Baltimore’s city fleet is driving up a tab it mostly is not paying. More than 4,000 traffic citations were issued to city-owned vehicles last year, adding up to roughly $452,000 in fines, yet most of that money was either waived or never collected. Many of those tickets were tied to police vehicles, a pattern that has residents and taxpayer advocates demanding clearer rules and real accountability.

How the tally adds up

City records show 4,088 traffic citations in 2025 that totaled about $452,000 in fines, with the majority of those penalties ultimately waived, according to reporting from The Baltimore Sun. The Sun found that Baltimore Police Department vehicles accounted for the largest share of those violations, with 2,717 citations valued at roughly $373,585. That figure included 1,905 speeding citations and 406 red-light violations, according to the outlet’s review of the data.

Police response and department rules

Responding to questions from local reporters, the Baltimore Police Department said citations are waived only when officers are operating with lights and sirens. BPD spokesperson Lindsey Eldridge told FOX45 that in all other situations, officers must personally pay the fine and may also face discipline under department policy. The department did not release a public breakdown of how many waivers were tied to emergency responses versus other circumstances.
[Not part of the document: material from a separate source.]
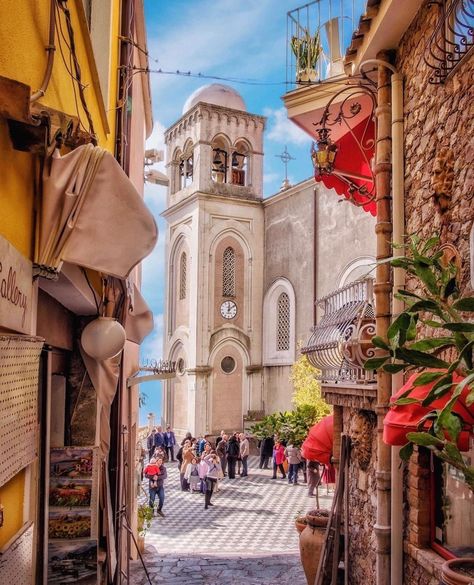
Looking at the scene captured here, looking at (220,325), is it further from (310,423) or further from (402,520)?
(402,520)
Taxpayer watchdogs push back

For taxpayer advocates, the explanation has not put concerns to rest. David Williams, president of the Taxpayers Protection Alliance, said the pattern looks like “an abuse of the system” and warned that both the lost revenue and the optics of unpaid government tickets undermine public trust, FOX45 reported. Williams told reporters the problem is not just about the city’s bottom line but also about public safety, and he called for tighter oversight of how the city manages its vehicle fleet.

State context: why the fines matter

Beyond the budget hit, unpaid and waived citations can weaken the deterrent effect of the very enforcement tools meant to curb speeding and reckless driving. Maryland adopted a tiered penalty schedule for automated enforcement last year, increasing fines for the most serious violations, a change that raises the policy stakes for how consistently citations are collected and enforced, according to Maryland Matters.

What comes next

City watchdogs and fiscal overseers could push for more detailed public records spelling out which waivers were approved and why, as residents continue to press officials on transparency and accountability. Other agencies, including the Department of Public Works, Department of Transportation and the mayor’s office, also appeared in the reporting with a significant number of violations, a detail first highlighted by The Baltimore Sun.